◆ Dataset extract
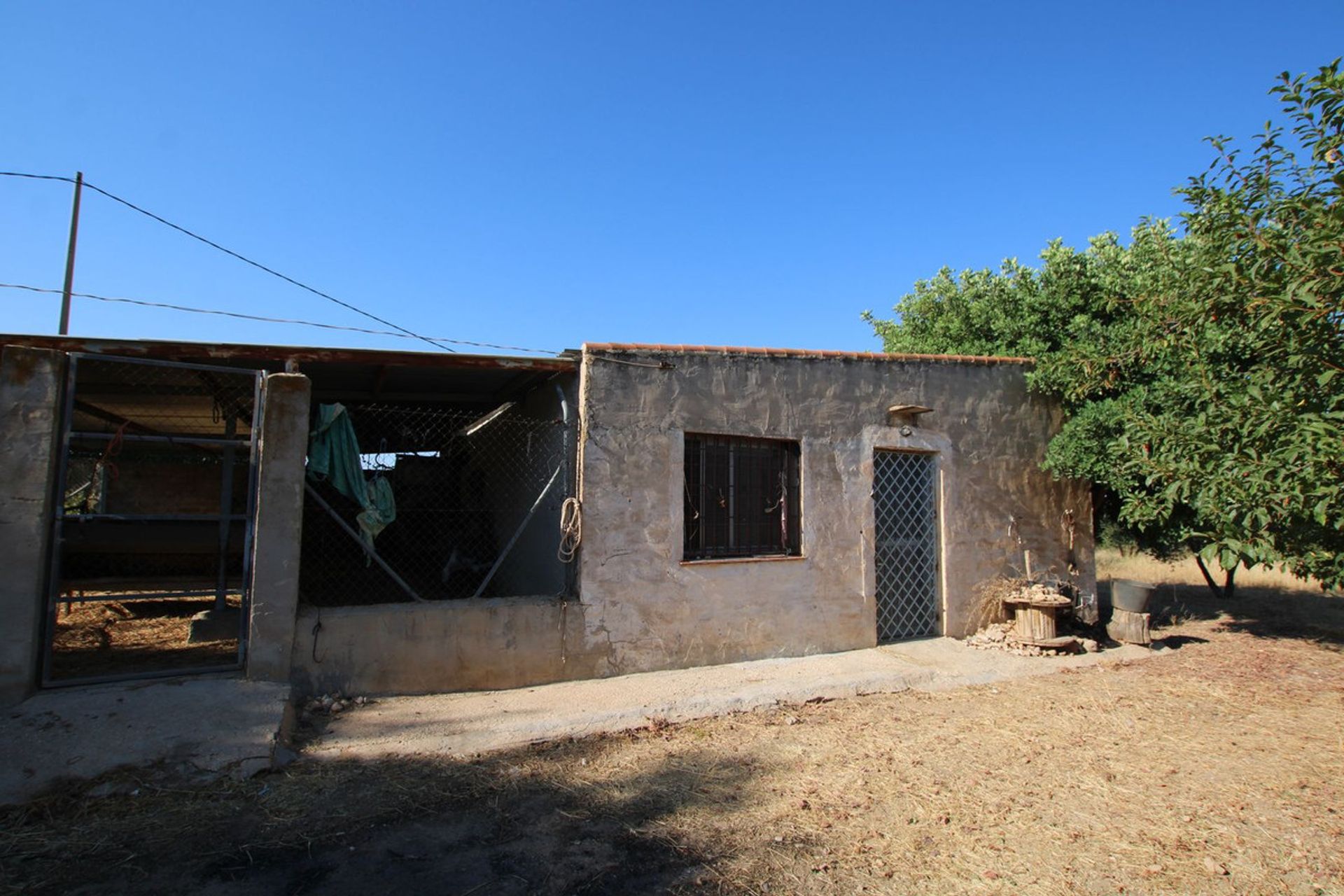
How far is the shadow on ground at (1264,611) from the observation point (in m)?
...
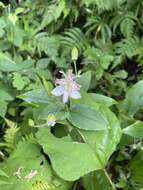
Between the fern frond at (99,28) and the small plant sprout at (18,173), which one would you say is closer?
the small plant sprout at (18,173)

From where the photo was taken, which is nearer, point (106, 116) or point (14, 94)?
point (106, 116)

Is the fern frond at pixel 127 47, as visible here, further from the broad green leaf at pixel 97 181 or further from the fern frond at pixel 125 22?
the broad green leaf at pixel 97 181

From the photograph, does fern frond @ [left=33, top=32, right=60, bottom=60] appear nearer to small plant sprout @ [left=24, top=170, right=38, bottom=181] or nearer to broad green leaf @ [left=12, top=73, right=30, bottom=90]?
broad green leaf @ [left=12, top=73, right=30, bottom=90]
...
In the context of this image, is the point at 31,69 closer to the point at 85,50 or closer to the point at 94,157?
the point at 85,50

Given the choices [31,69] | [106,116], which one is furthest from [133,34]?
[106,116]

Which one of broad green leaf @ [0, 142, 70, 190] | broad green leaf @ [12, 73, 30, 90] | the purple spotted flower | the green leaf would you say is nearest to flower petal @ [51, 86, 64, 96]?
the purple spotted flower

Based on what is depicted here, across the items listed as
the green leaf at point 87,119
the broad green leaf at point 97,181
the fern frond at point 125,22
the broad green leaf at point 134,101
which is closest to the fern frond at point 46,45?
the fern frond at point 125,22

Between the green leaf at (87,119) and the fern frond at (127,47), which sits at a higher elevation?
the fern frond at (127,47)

◆ Given exercise
Gather every line of the entries above that contains the word "left", matching uppercase and lowercase exactly.

◆ Output below
From the photograph, does fern frond @ [left=33, top=32, right=60, bottom=60] appear nearer to small plant sprout @ [left=24, top=170, right=38, bottom=181] or nearer to broad green leaf @ [left=12, top=73, right=30, bottom=90]?
broad green leaf @ [left=12, top=73, right=30, bottom=90]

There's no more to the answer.